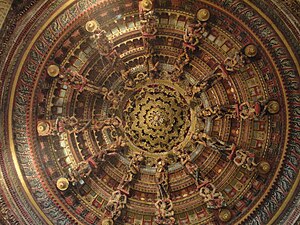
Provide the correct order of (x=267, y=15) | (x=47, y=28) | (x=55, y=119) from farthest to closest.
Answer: (x=55, y=119) → (x=47, y=28) → (x=267, y=15)

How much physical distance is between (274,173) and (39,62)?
765 cm

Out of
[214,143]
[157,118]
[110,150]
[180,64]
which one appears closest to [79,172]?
[110,150]

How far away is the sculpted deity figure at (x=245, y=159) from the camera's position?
457 inches

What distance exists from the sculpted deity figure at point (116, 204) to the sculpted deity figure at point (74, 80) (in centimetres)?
341

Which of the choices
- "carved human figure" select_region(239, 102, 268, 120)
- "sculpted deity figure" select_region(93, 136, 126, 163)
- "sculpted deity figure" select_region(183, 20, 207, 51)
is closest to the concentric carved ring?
"sculpted deity figure" select_region(93, 136, 126, 163)

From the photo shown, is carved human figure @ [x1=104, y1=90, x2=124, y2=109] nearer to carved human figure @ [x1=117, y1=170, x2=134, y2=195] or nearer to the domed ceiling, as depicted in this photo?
the domed ceiling

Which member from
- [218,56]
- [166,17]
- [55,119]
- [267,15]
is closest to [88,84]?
[55,119]

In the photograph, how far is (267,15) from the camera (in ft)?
35.7

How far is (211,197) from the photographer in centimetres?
1192

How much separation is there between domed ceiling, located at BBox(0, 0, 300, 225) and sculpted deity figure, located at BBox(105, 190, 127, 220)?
6 centimetres

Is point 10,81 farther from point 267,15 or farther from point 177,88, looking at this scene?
point 267,15

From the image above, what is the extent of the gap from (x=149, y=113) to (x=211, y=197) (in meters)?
3.27

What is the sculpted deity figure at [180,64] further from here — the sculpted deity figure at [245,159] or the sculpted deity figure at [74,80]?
the sculpted deity figure at [245,159]

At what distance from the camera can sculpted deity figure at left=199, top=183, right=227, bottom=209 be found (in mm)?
11852
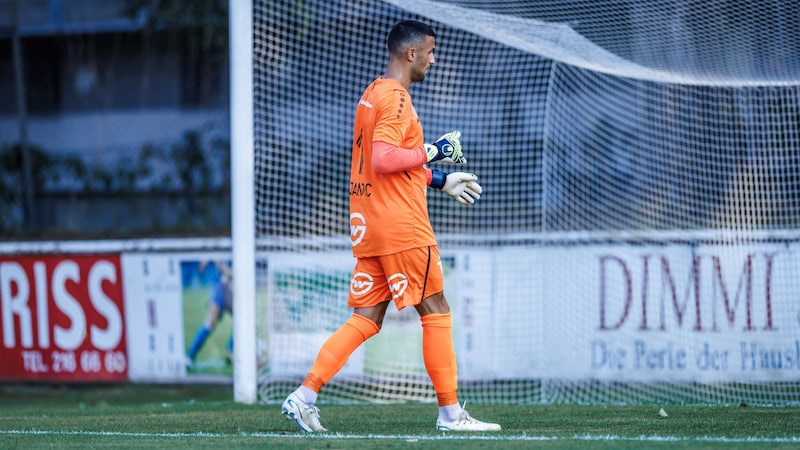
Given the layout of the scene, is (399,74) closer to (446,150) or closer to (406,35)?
(406,35)

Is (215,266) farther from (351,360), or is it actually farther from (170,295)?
(351,360)

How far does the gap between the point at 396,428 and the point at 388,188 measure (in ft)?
4.05

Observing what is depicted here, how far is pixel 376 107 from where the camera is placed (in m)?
5.14

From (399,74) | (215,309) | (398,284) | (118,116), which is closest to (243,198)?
(215,309)

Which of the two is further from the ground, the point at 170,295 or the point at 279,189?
the point at 279,189

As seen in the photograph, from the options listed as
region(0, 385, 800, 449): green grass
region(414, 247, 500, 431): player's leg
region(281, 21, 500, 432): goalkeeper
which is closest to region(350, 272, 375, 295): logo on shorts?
region(281, 21, 500, 432): goalkeeper

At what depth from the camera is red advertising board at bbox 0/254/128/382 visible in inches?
406

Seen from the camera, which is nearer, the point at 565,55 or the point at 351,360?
the point at 565,55

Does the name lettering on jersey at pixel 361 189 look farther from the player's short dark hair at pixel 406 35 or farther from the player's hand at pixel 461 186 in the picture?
the player's short dark hair at pixel 406 35

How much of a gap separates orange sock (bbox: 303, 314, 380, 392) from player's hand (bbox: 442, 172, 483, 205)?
74cm

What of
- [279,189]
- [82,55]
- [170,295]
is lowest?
[170,295]

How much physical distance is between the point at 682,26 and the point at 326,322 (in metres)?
3.60

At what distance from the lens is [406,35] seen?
5254 mm

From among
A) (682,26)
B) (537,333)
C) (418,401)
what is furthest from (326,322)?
(682,26)
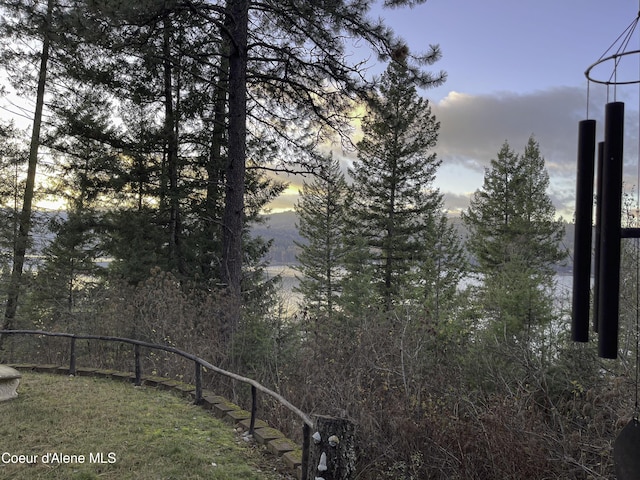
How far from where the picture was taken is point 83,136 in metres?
12.5

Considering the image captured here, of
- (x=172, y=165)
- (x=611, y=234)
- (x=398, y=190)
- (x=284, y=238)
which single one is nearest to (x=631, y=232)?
(x=611, y=234)

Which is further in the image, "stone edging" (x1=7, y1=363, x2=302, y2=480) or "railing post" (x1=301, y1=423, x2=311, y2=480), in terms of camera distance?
"stone edging" (x1=7, y1=363, x2=302, y2=480)

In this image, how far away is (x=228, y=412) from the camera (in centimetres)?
569

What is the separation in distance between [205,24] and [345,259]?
612 inches

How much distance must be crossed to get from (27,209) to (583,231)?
1509cm

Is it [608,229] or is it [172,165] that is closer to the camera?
[608,229]

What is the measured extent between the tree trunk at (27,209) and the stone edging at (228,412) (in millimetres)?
6448

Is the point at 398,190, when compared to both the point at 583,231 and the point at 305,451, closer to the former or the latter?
the point at 305,451

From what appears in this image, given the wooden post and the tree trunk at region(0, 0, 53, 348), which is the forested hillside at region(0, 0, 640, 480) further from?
the wooden post

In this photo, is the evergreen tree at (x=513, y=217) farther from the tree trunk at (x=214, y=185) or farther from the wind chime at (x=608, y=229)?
the wind chime at (x=608, y=229)

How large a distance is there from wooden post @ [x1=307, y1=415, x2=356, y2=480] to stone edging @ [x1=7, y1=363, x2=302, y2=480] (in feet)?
2.67

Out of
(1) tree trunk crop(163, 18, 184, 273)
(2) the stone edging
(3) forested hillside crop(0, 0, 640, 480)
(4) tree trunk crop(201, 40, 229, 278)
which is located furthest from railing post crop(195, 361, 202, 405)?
(1) tree trunk crop(163, 18, 184, 273)

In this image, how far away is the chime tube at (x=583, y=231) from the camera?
2479 millimetres

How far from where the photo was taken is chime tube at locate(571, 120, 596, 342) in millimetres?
2479
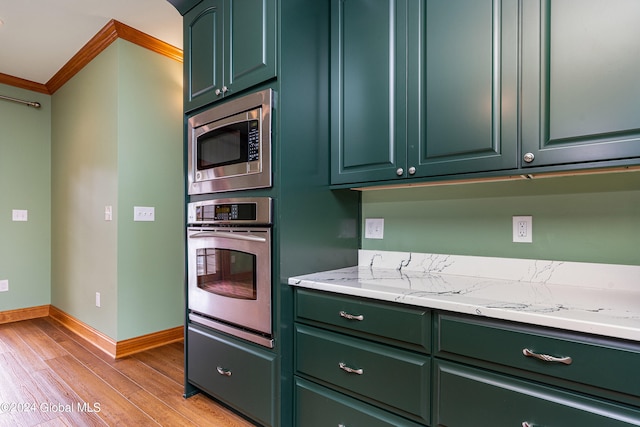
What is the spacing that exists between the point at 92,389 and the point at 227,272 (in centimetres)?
130

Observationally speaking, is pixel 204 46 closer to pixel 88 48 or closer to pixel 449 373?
pixel 88 48

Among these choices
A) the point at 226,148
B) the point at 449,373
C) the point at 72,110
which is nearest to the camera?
the point at 449,373

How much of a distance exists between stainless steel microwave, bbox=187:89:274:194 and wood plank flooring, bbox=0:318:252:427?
1.24 m

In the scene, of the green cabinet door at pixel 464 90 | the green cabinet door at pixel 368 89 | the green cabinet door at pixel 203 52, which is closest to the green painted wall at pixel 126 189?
the green cabinet door at pixel 203 52

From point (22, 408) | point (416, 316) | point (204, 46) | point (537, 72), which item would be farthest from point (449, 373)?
point (22, 408)

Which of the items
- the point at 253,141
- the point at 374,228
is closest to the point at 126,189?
the point at 253,141

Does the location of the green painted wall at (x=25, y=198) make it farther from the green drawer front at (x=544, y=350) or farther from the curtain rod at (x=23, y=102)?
the green drawer front at (x=544, y=350)

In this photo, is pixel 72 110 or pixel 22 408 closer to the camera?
pixel 22 408

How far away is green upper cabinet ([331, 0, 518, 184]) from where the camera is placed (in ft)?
4.45

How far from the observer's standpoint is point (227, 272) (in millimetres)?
1863

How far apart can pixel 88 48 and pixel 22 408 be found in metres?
2.72

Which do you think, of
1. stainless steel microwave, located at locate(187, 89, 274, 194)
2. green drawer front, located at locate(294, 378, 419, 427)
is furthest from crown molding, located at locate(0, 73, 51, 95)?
green drawer front, located at locate(294, 378, 419, 427)

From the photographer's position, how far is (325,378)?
1540 mm

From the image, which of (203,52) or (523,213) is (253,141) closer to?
(203,52)
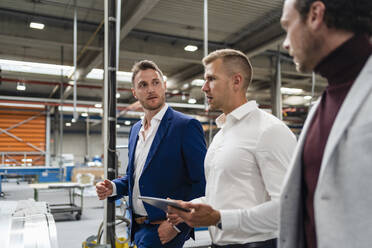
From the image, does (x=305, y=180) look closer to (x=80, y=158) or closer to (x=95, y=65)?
(x=95, y=65)

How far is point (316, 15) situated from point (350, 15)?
3.2 inches

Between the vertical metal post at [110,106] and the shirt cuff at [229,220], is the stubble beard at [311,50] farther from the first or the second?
the vertical metal post at [110,106]

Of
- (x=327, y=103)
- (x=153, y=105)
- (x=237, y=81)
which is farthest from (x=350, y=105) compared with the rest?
(x=153, y=105)

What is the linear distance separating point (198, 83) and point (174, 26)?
4.85 meters

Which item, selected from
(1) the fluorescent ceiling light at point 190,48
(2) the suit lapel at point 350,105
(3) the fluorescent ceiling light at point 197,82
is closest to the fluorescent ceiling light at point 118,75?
(3) the fluorescent ceiling light at point 197,82

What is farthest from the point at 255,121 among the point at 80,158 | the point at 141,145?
the point at 80,158

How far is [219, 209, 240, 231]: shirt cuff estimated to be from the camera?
1136 millimetres

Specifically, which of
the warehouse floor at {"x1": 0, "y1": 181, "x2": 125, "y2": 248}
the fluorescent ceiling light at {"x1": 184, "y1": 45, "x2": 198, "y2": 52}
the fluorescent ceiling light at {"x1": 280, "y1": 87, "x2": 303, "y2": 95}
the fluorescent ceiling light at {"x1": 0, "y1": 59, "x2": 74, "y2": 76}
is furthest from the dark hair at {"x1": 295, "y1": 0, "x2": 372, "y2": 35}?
the fluorescent ceiling light at {"x1": 280, "y1": 87, "x2": 303, "y2": 95}

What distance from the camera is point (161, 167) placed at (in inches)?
72.5

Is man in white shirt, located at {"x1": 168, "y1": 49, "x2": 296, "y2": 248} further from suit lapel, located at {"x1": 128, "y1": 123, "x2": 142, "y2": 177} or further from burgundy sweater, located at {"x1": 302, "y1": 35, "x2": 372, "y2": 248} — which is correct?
suit lapel, located at {"x1": 128, "y1": 123, "x2": 142, "y2": 177}

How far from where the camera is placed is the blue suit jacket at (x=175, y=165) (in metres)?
1.84

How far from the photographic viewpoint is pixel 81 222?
21.7 feet

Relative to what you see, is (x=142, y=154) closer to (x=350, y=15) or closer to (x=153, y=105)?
(x=153, y=105)

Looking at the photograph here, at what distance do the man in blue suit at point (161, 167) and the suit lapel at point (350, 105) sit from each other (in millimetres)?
1102
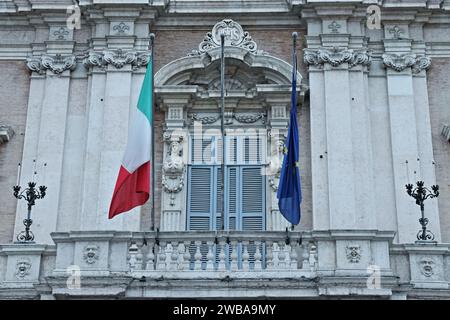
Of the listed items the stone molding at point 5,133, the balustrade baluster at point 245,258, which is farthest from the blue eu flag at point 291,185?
the stone molding at point 5,133

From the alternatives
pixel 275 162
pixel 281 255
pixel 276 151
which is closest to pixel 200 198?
pixel 275 162

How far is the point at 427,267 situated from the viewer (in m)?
14.7

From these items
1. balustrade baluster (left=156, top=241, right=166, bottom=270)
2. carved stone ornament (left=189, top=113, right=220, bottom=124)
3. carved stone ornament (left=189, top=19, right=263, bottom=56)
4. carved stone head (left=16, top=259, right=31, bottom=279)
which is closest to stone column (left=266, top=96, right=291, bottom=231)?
carved stone ornament (left=189, top=113, right=220, bottom=124)

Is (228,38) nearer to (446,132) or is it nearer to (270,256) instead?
(446,132)

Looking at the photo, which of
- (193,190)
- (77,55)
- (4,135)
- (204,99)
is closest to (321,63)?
(204,99)

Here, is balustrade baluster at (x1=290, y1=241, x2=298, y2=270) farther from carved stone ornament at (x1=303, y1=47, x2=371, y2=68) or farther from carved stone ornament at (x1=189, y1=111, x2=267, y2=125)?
carved stone ornament at (x1=303, y1=47, x2=371, y2=68)

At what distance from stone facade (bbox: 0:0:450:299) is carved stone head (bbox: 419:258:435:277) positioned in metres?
0.02

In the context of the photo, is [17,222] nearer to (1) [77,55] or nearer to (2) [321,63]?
(1) [77,55]

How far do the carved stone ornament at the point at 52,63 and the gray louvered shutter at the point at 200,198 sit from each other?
3.08 meters

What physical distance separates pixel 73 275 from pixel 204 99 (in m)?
4.60

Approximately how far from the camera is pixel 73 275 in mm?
14250

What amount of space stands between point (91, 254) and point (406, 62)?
696 cm

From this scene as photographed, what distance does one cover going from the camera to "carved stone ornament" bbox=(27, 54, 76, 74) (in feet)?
56.7

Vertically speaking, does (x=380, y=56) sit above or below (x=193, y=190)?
above
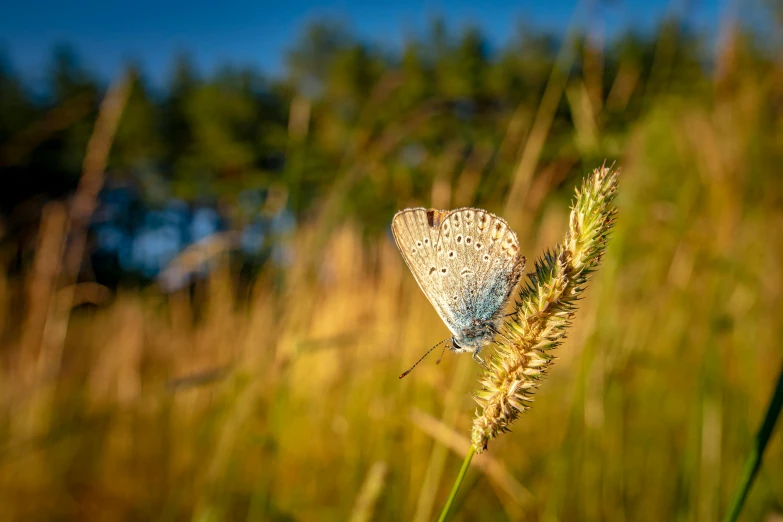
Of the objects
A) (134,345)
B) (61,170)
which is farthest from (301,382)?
(61,170)

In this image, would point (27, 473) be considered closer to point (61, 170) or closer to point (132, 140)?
point (61, 170)

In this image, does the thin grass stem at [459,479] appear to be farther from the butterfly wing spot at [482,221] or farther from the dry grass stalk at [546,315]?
the butterfly wing spot at [482,221]

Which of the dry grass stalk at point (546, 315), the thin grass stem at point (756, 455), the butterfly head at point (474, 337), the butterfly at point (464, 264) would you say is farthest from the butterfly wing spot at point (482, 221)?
the thin grass stem at point (756, 455)

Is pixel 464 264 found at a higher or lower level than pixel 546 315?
higher

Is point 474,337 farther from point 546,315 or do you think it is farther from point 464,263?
point 546,315

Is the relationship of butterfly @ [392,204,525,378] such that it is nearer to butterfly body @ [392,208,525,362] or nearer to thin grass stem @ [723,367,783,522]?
butterfly body @ [392,208,525,362]

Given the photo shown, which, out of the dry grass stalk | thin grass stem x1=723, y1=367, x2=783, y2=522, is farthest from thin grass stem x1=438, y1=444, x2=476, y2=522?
thin grass stem x1=723, y1=367, x2=783, y2=522

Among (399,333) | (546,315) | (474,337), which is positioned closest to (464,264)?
(474,337)

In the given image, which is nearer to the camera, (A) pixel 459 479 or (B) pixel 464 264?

____________________

*Aim of the task*: Locate the line that contains "Which of the dry", then please quote it and every line after it to the end of the entries above, exactly and with nothing else.

*Complete answer*:
Which of the dry grass stalk at point (546, 315), the thin grass stem at point (756, 455), the butterfly head at point (474, 337), the butterfly at point (464, 264) would you say is farthest from the butterfly wing spot at point (482, 221)?
the thin grass stem at point (756, 455)

Is pixel 464 264 found at a higher or lower level than pixel 546 315?
higher

Is point 474,337 farther from point 546,315 or do you think it is farther from point 464,263?
point 546,315

Is the relationship of butterfly @ [392,204,525,378] such that it is nearer to butterfly body @ [392,208,525,362] or nearer to thin grass stem @ [723,367,783,522]?
butterfly body @ [392,208,525,362]

Given the photo shown, which, out of the dry grass stalk | thin grass stem x1=723, y1=367, x2=783, y2=522, is farthest from thin grass stem x1=438, y1=444, x2=476, y2=522?
thin grass stem x1=723, y1=367, x2=783, y2=522

Among (399,333) | (546,315) | (474,337), which is positioned closest to (464,264)?
(474,337)

In the given image, which is nearer to the camera, (A) pixel 459 479 or (B) pixel 464 264?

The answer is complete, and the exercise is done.